Nos últimos anos, foram descobertos vários planetas a orbitar duas estrelas em simultâneo, tal e qual como Tatooine, um dos planetas fictícios da série de filmes de ficção científica Star Wars.
Estes planetas ocupam normalmente órbitas que se alinham aproximadamente com o plano em que as suas estrelas hospedeiras orbitam em torno uma da outra.
Tínhamos já, no entanto, indícios anteriores de que poderiam existir planetas em órbitas perpendiculares, ou polares, em torno de estrelas binárias: em teoria, estas órbitas são estáveis e foram detetados discos de formação planetária em órbitas polares em torno de pares de estrelas.
No entanto, e até agora, não tínhamos evidências claras de que estes planetas polares existissem de facto.
“Estou verdadeiramente entusiasmado por estar envolvido na deteção de indícios credíveis que apontam para a existência desta configuração”, diz o astrónomo Thomas Baycroft, unvestigador da Universidade de Birmingham, Reino Unido, que liderou o estudo publicado na quarta-feira na revista Science Advances.
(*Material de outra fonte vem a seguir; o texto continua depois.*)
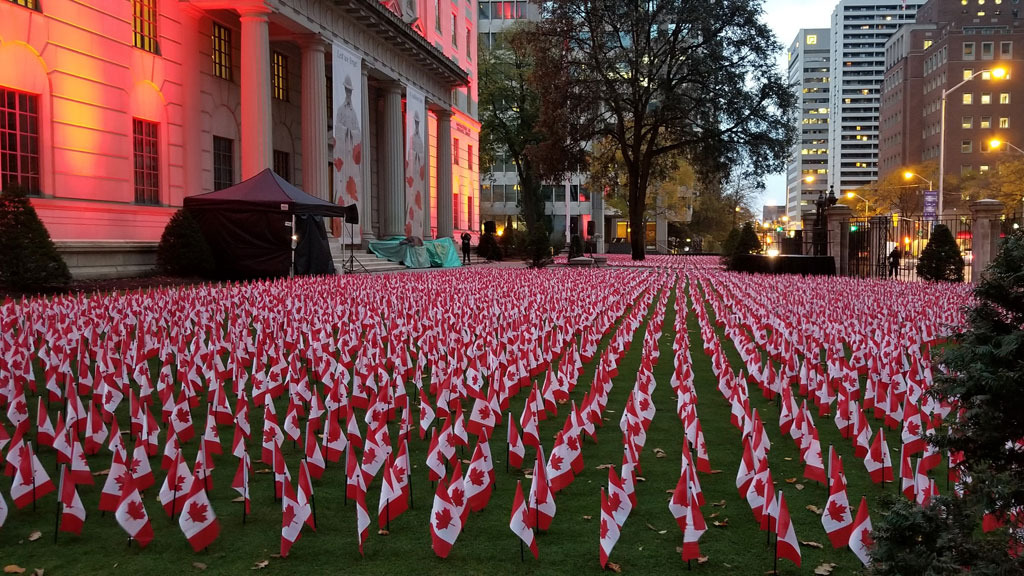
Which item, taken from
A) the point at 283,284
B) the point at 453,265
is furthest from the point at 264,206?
the point at 453,265

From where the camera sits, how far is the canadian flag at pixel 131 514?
388 centimetres

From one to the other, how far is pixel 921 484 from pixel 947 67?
5307 inches

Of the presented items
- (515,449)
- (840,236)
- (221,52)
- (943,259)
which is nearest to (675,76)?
(840,236)

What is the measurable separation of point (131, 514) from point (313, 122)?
27156 mm

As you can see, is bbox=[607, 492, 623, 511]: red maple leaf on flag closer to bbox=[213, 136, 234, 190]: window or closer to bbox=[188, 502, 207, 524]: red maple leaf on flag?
bbox=[188, 502, 207, 524]: red maple leaf on flag

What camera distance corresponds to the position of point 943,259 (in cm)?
2412

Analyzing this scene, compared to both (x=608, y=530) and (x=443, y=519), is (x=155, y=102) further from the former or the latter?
(x=608, y=530)

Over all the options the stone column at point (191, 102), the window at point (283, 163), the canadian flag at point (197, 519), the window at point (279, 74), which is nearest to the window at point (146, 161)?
the stone column at point (191, 102)

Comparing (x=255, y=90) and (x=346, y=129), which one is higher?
(x=255, y=90)

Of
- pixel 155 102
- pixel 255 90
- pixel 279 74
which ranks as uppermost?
pixel 279 74

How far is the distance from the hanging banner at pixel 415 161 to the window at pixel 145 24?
14.7 m

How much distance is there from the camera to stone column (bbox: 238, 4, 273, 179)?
25.2 m

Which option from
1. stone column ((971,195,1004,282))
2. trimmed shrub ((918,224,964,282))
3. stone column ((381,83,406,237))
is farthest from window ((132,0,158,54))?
stone column ((971,195,1004,282))

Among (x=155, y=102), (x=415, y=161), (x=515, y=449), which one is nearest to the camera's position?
(x=515, y=449)
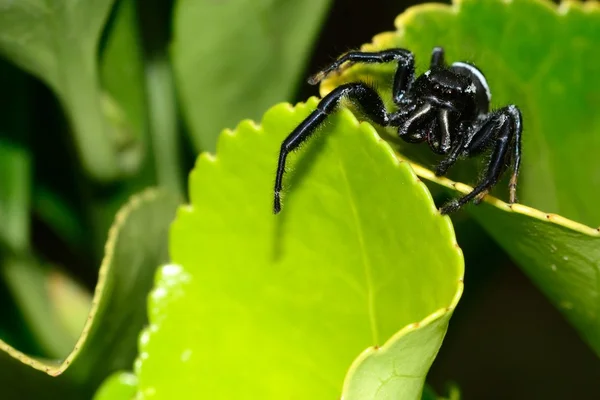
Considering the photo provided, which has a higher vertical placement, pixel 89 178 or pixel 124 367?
pixel 89 178

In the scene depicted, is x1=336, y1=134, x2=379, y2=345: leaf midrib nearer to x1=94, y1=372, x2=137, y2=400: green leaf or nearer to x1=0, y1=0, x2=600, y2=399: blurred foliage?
x1=0, y1=0, x2=600, y2=399: blurred foliage

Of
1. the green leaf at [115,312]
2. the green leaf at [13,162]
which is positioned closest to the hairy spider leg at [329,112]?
the green leaf at [115,312]

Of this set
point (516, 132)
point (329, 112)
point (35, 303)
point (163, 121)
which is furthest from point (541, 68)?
point (35, 303)

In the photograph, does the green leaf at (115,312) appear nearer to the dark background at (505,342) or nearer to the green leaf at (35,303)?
the green leaf at (35,303)

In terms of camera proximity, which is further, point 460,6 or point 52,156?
point 52,156

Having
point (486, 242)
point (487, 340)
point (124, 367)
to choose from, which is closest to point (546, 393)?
point (487, 340)

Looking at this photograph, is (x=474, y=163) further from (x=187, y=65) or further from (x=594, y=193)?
(x=187, y=65)
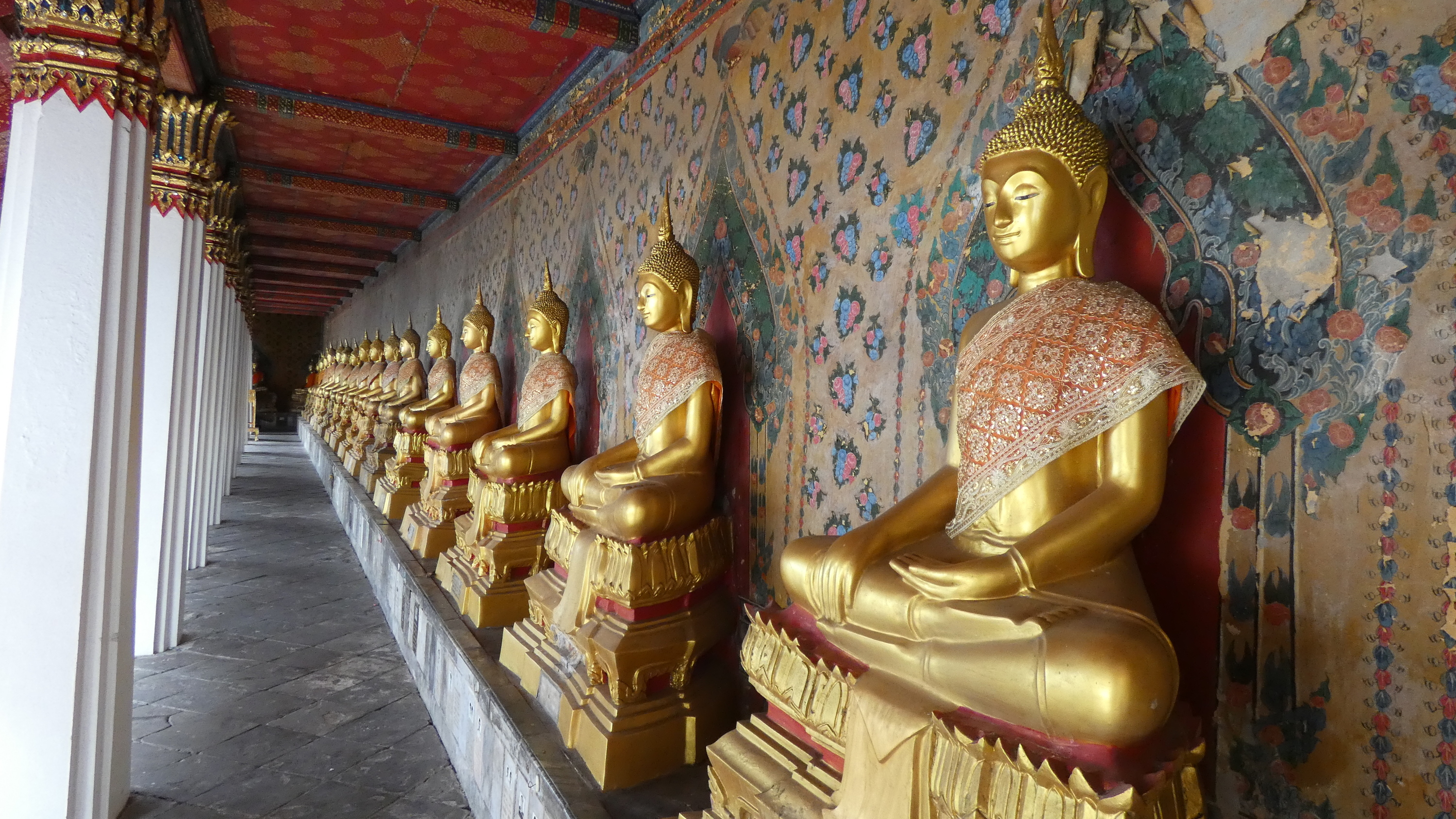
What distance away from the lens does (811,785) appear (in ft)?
5.39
O exoplaneta, denominado 2M1510 (AB) b, orbita um binário de anãs castanhas jovens — objetos maiores que planetas gigantes gasosos, mas demasiado pequenos para serem estrelas propriamente ditas.
As duas anãs castanhas eclipsam-se uma à outra quando observadas a partir da Terra, constituíndo aquilo a que os astrónomos chamam um binário eclipsante.
Este sistema é bastante raro: para além de ser apenas o segundo par de anãs castanhas eclipsantes conhecido até à data, descobrimos agora que acolhe também o primeiro exoplaneta jamais encontrado numa trajetória perpendicular à órbita das suas duas estrelas hospedeiras.
“Um planeta em órbita não só de um binário, mas de um binário de anãs castanhas, e numa órbita polar, é realmente algo incrível“, diz o coautor Amaury Triaud, professor na Universidade de Birmingham.
Legado do Levantamento DESI/D. Lang (Instituto Perimeter)

Esta imagem, obtida no visível, mostra 2M1510 AB, um par de anãs castanhas em órbita uma da outra. As duas anãs castanhas, A e B, aparecem-nos como se de uma única fonte se tratassem, no entanto sabemos que são dois objetos que se eclipsam periodicamente um ao outro. Ao monitorizarem as suas órbitas, os astrónomos encontraram perturbações que só podem ser explicadas pela atração gravitacional de um exoplaneta que se desloca em torno das duas anãs castanhas numa órbita perpendicular. Este sistema contém uma terceira anã castanha, 2M1510 C, mas esta encontra-se demasiado longe para poder ser responsável por estas perturbações.
A equipa encontrou este planeta quando refinava os parâmetros orbitais e físicos das duas anãs castanhas a partir de observações levadas a cabo com o instrumento UVES (Ultraviolet and Visual Echelle Spectrograph) montado no VLT do ESO, no Observatório de Paranal, no Chile.
Este par de anãs castanhas, conhecido por 2M1510, foi detetado pela primeira vez em 2018 por Triaud e outros investigadores, que utilizaram o SPECULOOS (Search for habitable Planets EClipsing ULtra-cOOl Stars), outra instalação do Paranal.
Os astrónomos observaram a trajetória orbital das duas estrelas de 2M1510 a ser empurrada e puxada de forma invulgar, o que os levou a inferir a existência de um exoplaneta com este estranho ângulo orbital.
“Revimos todos os cenários possíveis e o único consistente com os dados obtidos corresponde à existência de um planeta numa órbita polar em torno deste binário“, diz Baycroft
“Esta descoberta foi realmente inesperada, uma vez que as nossas observações não foram recolhidas para procurar um tal planeta ou configuração orbital. Como tal, foi de facto uma grande surpresa”, conclui Triaud.
“Penso que isto nos mostra, tanto a nós astrónomos como ao público em geral, o que é possível encontrar no Universo fascinante em que vivemos”, conclui.